Numbers of children entering the child protection system are on the rise because services designed to help them stay with their families are being "decimated", MPs have been told.

Appearing before the education select committee today, experts from within the sector blamed cuts to early intervention support services for increases in referrals to local authority children’s services departments.

Ray Jones, professor of social work at Kingston University, said prevention and early intervention services are “being decimated”.

“Family support services are being decimated at the moment, children’s centre are closing, funding for voluntary organisations like Home Start is being turned off,” he said.

“We are escalating the families into the child protection [system] because that’s the only resource that we now have for those children. It’s threatening for families and children. It’s demoralising for social workers and we are overheating the child protection system.”

Most recent government statistics show that numbers of children subject to child protection plans because they are deemed to be at risk of abuse are continuing to rise.

At the end of March 2015 there were 49,700, a 2.9 per cent increase on the same point in 2014 when the total stood at 48,300. The figure has risen by 27.1 per cent since March 2010.

Earlier this month the number of applications for children to be taken into the care system in England hit an all-time high.
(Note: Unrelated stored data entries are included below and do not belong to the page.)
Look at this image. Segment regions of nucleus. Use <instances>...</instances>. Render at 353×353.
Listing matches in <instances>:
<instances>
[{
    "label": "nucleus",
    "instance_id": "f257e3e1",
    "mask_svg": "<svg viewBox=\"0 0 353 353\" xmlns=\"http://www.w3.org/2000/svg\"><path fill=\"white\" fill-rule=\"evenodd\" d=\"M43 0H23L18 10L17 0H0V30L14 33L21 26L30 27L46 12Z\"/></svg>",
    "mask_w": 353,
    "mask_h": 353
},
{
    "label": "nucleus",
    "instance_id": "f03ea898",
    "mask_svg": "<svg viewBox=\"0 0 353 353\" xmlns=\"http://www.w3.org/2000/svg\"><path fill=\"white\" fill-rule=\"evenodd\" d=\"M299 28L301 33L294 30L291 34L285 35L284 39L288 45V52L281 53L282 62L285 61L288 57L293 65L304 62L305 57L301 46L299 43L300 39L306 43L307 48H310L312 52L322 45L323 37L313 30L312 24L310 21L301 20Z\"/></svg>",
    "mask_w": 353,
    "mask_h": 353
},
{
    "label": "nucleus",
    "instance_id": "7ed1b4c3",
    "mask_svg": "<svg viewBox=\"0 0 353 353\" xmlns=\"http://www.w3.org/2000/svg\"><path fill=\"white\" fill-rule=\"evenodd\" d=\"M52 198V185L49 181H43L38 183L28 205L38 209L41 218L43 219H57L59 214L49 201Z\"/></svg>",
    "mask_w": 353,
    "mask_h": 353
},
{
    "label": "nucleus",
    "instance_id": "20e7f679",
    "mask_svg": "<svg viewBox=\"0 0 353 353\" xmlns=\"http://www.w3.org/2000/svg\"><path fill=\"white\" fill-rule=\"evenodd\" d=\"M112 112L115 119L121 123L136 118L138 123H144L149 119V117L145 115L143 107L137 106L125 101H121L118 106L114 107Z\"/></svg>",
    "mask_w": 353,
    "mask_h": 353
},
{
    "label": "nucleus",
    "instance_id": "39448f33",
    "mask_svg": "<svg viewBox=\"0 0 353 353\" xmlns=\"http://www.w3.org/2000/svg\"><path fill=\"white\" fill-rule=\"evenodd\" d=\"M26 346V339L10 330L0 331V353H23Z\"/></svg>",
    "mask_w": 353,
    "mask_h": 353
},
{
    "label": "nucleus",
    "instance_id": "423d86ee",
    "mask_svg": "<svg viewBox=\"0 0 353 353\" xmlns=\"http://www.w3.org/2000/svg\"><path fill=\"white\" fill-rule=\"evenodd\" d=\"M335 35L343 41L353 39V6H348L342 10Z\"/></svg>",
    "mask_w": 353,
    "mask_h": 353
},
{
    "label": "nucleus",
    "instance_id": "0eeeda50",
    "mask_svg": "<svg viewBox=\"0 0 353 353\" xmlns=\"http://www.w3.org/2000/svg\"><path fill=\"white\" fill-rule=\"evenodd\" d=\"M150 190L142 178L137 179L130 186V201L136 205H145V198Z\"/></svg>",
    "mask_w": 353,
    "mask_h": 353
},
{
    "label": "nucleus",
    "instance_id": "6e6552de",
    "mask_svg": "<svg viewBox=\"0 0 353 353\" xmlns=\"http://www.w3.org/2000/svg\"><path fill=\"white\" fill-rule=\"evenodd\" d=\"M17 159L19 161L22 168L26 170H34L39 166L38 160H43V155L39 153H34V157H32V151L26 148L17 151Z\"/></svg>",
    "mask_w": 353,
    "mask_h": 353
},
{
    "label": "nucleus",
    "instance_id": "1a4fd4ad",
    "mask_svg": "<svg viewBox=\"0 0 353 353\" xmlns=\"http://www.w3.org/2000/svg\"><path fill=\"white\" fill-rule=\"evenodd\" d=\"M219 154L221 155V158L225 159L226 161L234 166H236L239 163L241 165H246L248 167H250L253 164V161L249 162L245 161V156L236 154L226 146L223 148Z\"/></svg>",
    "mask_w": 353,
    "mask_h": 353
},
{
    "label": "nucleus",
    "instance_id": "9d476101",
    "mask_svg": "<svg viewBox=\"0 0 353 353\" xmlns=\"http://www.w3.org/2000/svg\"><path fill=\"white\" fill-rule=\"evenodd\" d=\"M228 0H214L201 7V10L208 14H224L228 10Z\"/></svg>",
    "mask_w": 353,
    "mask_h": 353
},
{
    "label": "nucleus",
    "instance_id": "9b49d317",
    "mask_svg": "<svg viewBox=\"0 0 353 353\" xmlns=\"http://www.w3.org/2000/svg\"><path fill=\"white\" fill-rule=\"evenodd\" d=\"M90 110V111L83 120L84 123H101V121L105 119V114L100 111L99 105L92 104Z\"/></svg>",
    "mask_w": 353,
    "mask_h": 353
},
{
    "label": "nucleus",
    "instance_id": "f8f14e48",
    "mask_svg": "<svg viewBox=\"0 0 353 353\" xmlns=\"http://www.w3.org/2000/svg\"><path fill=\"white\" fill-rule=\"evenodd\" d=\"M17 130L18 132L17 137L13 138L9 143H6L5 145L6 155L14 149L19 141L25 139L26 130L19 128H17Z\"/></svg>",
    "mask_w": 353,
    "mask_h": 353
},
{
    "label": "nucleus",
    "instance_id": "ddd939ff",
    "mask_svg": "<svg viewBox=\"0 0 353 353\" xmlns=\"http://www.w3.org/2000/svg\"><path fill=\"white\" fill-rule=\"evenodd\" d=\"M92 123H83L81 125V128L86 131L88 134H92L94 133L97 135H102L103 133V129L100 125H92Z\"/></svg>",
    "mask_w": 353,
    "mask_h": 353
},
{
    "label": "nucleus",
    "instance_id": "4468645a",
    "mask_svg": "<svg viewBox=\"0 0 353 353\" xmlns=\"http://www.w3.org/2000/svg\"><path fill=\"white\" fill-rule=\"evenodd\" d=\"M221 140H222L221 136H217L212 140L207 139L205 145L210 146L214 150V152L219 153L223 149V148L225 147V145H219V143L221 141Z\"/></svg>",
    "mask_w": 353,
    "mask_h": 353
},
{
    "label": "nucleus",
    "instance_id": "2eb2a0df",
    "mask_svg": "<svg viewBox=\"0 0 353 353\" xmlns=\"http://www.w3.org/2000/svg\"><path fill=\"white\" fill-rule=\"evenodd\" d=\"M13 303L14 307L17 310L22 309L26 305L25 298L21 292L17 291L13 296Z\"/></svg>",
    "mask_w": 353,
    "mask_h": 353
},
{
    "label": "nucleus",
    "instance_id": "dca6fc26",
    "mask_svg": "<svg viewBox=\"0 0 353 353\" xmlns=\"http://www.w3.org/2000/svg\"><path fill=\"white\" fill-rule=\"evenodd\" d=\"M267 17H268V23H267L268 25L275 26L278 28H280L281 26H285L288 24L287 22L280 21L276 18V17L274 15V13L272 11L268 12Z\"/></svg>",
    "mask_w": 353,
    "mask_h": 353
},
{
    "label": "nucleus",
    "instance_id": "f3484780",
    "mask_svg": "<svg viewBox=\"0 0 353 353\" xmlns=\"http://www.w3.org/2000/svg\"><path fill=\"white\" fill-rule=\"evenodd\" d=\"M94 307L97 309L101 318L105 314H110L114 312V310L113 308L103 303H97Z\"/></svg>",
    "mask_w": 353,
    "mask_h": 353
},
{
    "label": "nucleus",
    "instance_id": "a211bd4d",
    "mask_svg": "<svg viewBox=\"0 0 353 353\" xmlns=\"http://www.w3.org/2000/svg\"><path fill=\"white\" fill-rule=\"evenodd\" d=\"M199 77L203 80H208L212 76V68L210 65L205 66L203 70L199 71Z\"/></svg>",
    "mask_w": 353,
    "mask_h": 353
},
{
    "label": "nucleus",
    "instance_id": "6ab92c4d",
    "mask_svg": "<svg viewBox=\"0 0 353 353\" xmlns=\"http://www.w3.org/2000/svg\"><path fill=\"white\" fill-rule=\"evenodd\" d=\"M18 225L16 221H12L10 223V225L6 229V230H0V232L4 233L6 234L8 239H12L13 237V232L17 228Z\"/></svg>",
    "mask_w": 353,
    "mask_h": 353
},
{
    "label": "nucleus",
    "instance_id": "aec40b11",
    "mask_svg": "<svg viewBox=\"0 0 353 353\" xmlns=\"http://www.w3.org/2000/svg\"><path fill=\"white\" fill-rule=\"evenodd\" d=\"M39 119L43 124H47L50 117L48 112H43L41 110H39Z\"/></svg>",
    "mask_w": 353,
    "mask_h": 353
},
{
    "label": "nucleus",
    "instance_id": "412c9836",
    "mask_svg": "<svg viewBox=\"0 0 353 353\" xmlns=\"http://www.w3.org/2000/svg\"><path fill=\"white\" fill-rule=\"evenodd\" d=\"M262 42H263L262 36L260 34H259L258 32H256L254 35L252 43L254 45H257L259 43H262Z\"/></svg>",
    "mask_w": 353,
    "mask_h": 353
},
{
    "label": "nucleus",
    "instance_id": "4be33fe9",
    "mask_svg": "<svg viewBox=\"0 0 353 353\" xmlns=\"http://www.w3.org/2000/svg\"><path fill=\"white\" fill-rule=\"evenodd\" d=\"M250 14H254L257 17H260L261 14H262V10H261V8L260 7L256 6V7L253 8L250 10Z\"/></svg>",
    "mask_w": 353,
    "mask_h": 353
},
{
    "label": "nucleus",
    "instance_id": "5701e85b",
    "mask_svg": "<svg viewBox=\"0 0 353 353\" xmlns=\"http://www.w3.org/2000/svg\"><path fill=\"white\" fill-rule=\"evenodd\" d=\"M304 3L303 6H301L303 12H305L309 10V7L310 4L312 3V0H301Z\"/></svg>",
In February a total of 1,225 care applications were made – an increase of 9.4 per cent, or 105 applications, on the previous record of 1,120 recorded in July 2015.

Roy Perry, chair of the Local Government Association’s children and young people board, told MPs that there is a “serious shortage of resources”.

"Prevention is clearly better than cure, so putting money into early services is important," he said.

"In my own council and a lot of council's across England there is worry that there are less resources available for youth work, for youth clubs, for family support work and children's centres.

"The resources need to be targeted and focused more clearly. The issue, of course, is that certainly councils are having to protect their investment in child social workers and social work teams. That does mean that there are quite frankly less resources available for those other activities."

Barbara Peacock, co-chair of the south east region of the Association of Directors of Children’s Services (ADCS), said local authorities receive more referrals because organisations that provide support to families are struggling.

“I think some of our partners we work with are really concerned about children, and some of them, because they have less resource to do some of the wrap-around that they would have done in the past are seeking to refer it in because, in many ways, social workers act as a backstop,” she said.

“If you don’t know where else to go and you are worried about a child you pass it in to social services in terms of supporting that child. So we are seeing the stress in the system and more referrals coming through.”

The education select committee is currently conducting an inquiry into social work reform.